# Data:
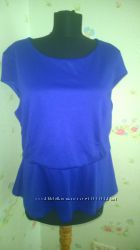 блуза синего цвета Incity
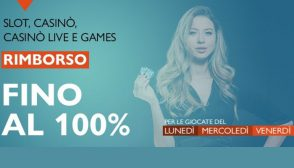 """100% di rimborso dell'importo """"giocato-vincite"""" con Betflag"""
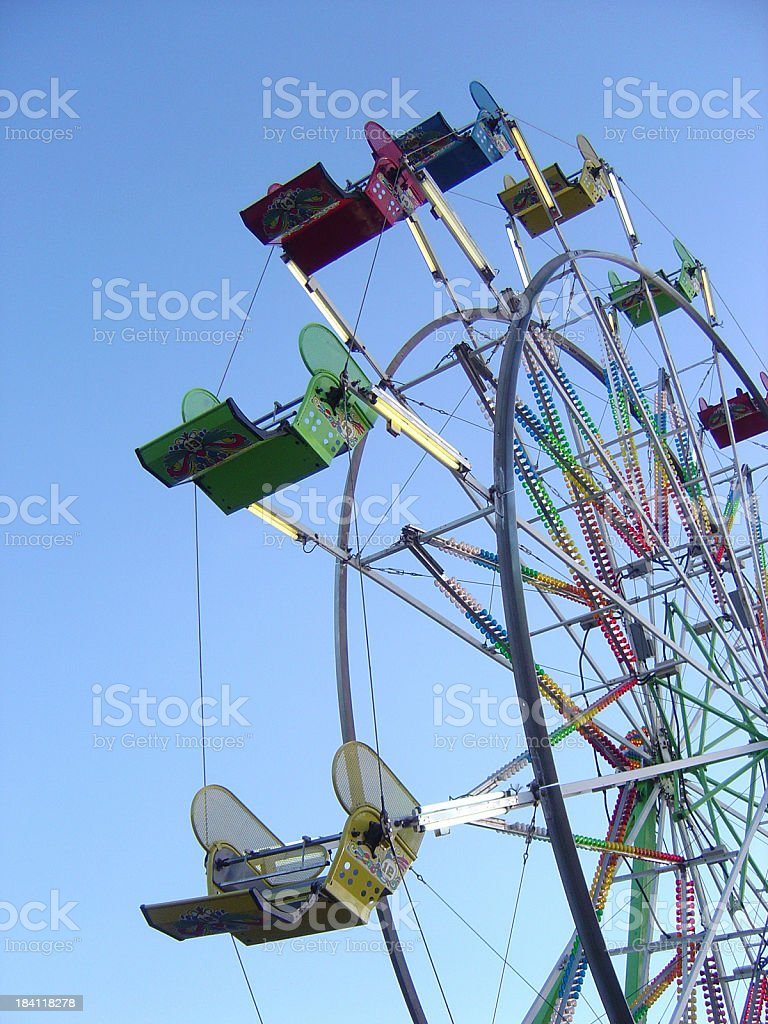 Ferris Wheel at the Fair royalty-free stock photo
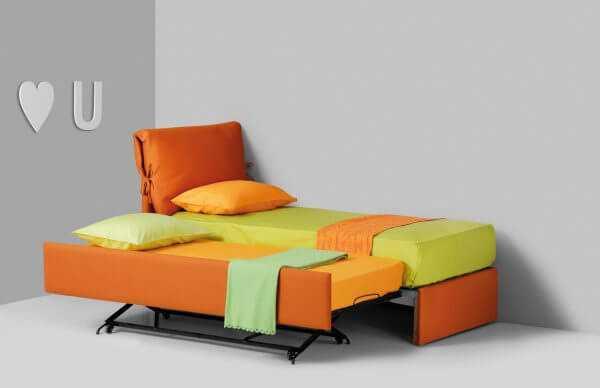 Linea Strom - Πτυσσόμενα Κρεβάτια - Benefit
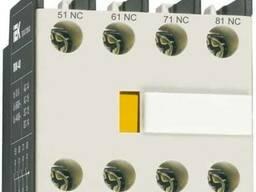Приставки контактные ПКИ на контакторы ИЕК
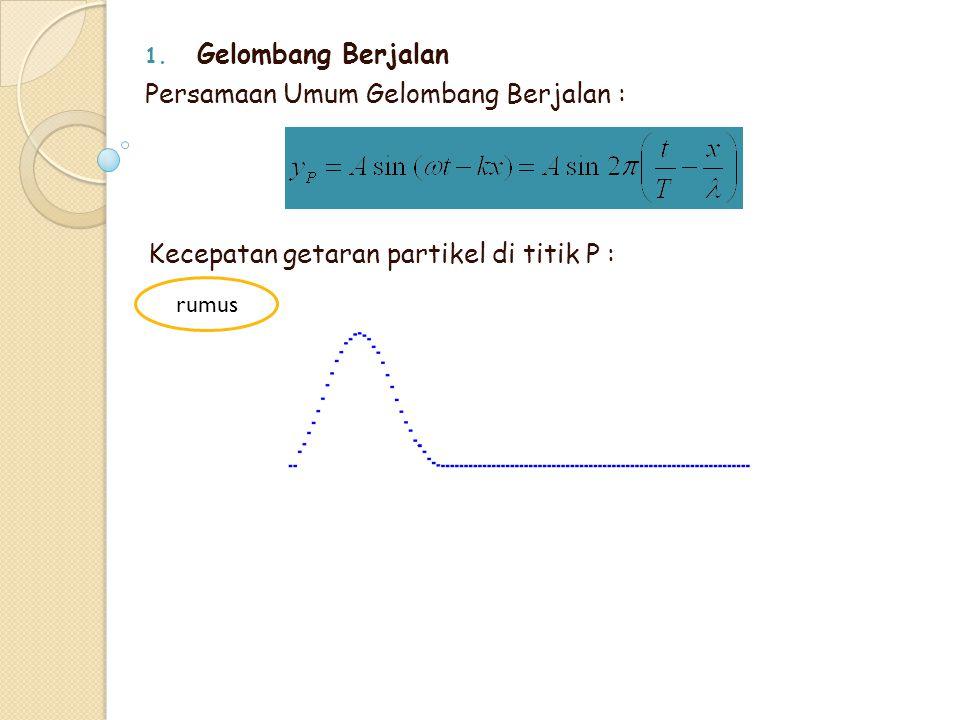 1. Gelombang Berjalan Persamaan Umum Gelombang Berjalan : Kecepatan getaran partikel di titik P : rumus
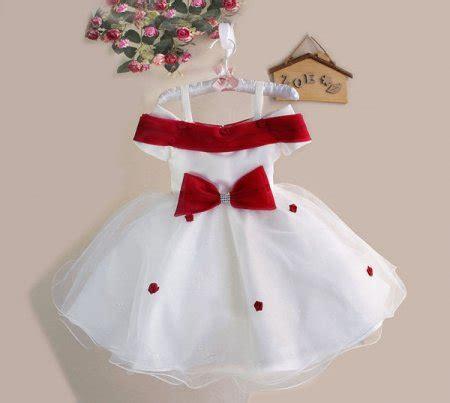 Piyama Anak Sz 135 Thn 4 dress fashion baju anak terkini berkulitas dengan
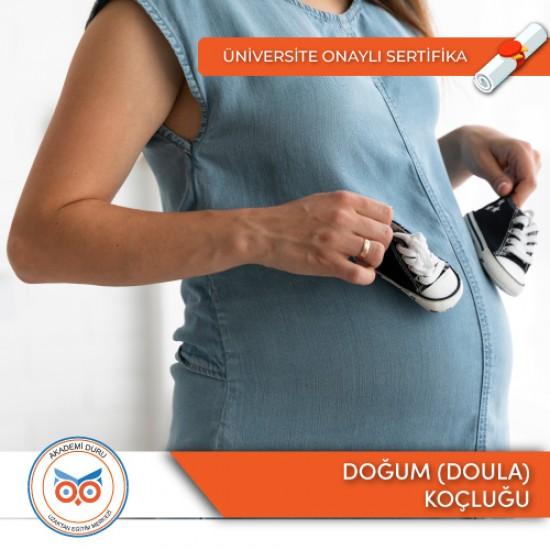Doğum Koçluğu (Doula) Sertifika Programı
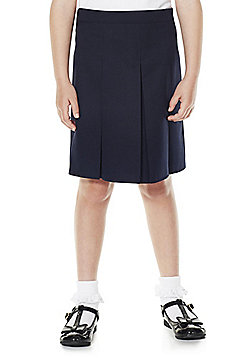 F&F School Girls Permanent Pleat School Skirt - Navy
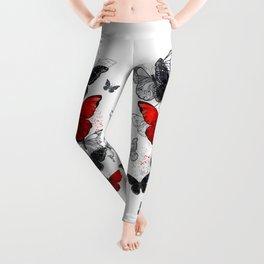 Flying Black and Red Morpho Butterflies Leggings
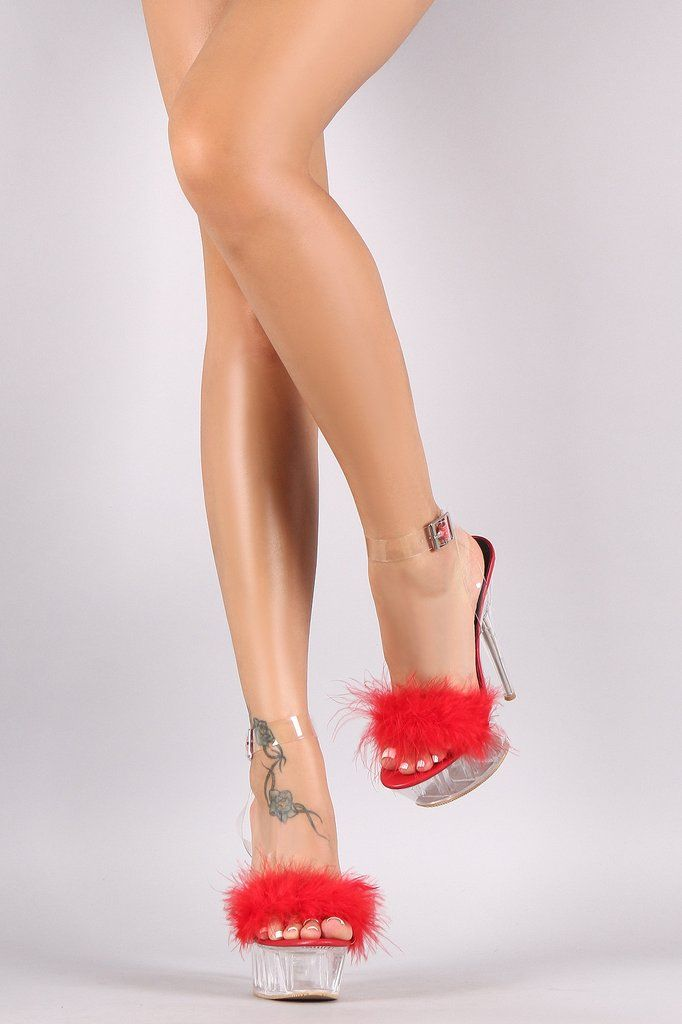 0f5286a80c9 Faux Feather Lucite Ankle Strap Perspex Chunky Platform Heel ...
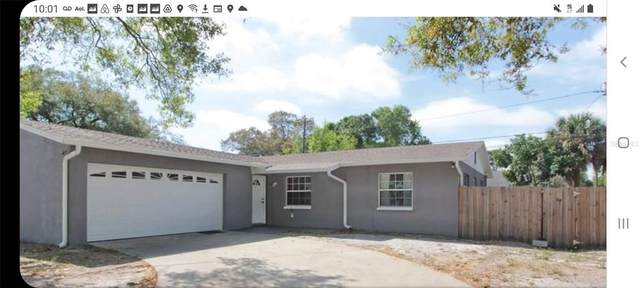 7232 Amhurst Way, Clearwater, FL 33764 (MLS #U8139799) :: Griffin Group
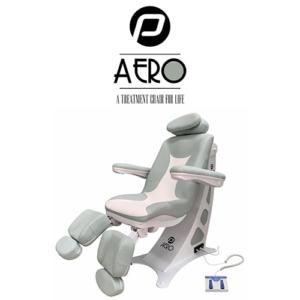 Pedicure Behandelstoel Aero in Groen Wit Kleurcombinatie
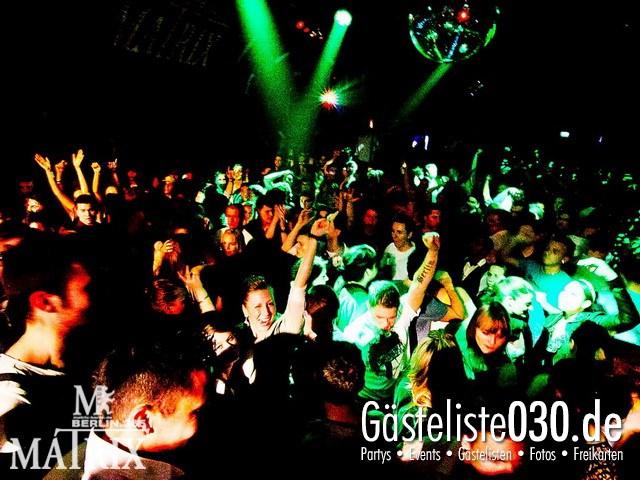 https://www.gaesteliste030.de/Partyfoto #136 Matrix Berlin vom 28.12.2011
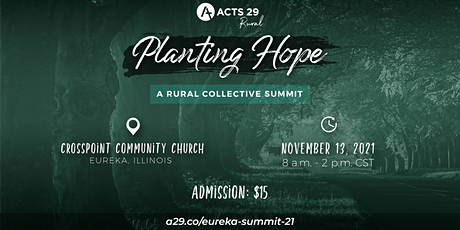 Planting Hope: Reaching Small Towns Through Planting New Churches tickets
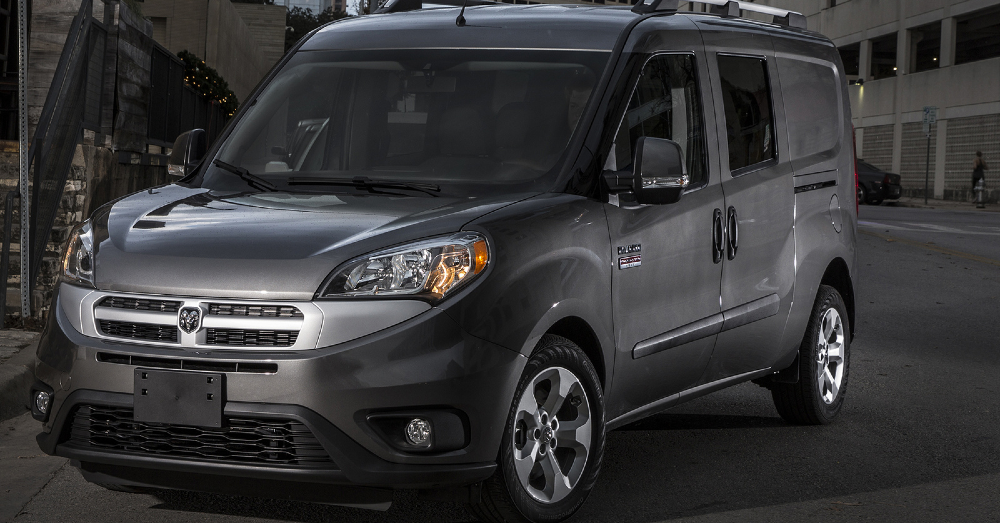 2018 Ram ProMaster City: Load it Up and Go
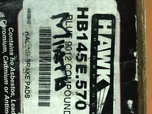 Hawk Performance Racing Brake Pads   for sale $85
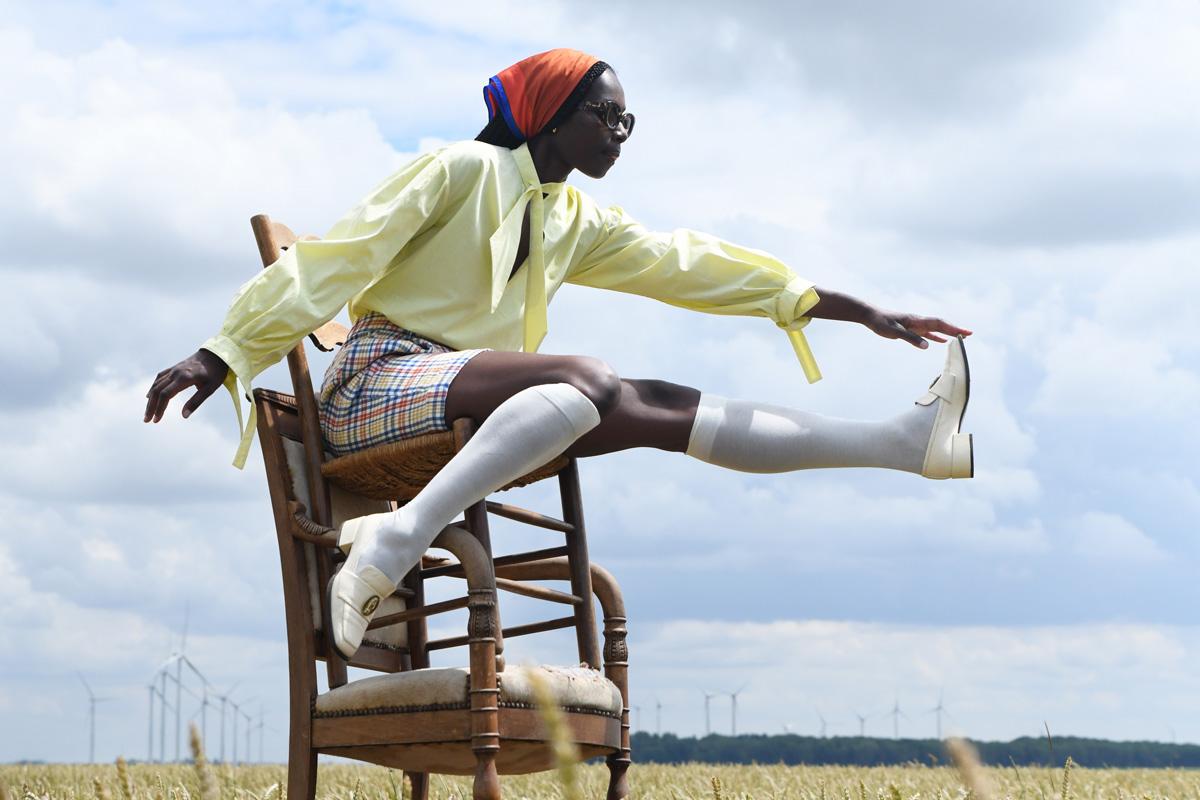 DADA-Diane-Ducasse-PE21-blouse-bandana-jaune-coton-bermuda-carreaux-lin-web-horiz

# Work task:
Would you write out all of the data exactly as it stands, without the pictures?

# Exercise solution:
 блуза синего цвета Incity
 """100% di rimborso dell'importo """"giocato-vincite"""" con Betflag"""
 Ferris Wheel at the Fair royalty-free stock photo
 Linea Strom - Πτυσσόμενα Κρεβάτια - Benefit
Приставки контактные ПКИ на контакторы ИЕК
 1. Gelombang Berjalan Persamaan Umum Gelombang Berjalan : Kecepatan getaran partikel di titik P : rumus
 Piyama Anak Sz 135 Thn 4 dress fashion baju anak terkini berkulitas dengan
Doğum Koçluğu (Doula) Sertifika Programı
 F&F School Girls Permanent Pleat School Skirt - Navy
 Flying Black and Red Morpho Butterflies Leggings
 0f5286a80c9 Faux Feather Lucite Ankle Strap Perspex Chunky Platform Heel ...
 7232 Amhurst Way, Clearwater, FL 33764 (MLS #U8139799) :: Griffin Group
 Pedicure Behandelstoel Aero in Groen Wit Kleurcombinatie
 https://www.gaesteliste030.de/Partyfoto #136 Matrix Berlin vom 28.12.2011
 Planting Hope: Reaching Small Towns Through Planting New Churches tickets
 2018 Ram ProMaster City: Load it Up and Go
 Hawk Performance Racing Brake Pads   for sale $85
 DADA-Diane-Ducasse-PE21-blouse-bandana-jaune-coton-bermuda-carreaux-lin-web-horiz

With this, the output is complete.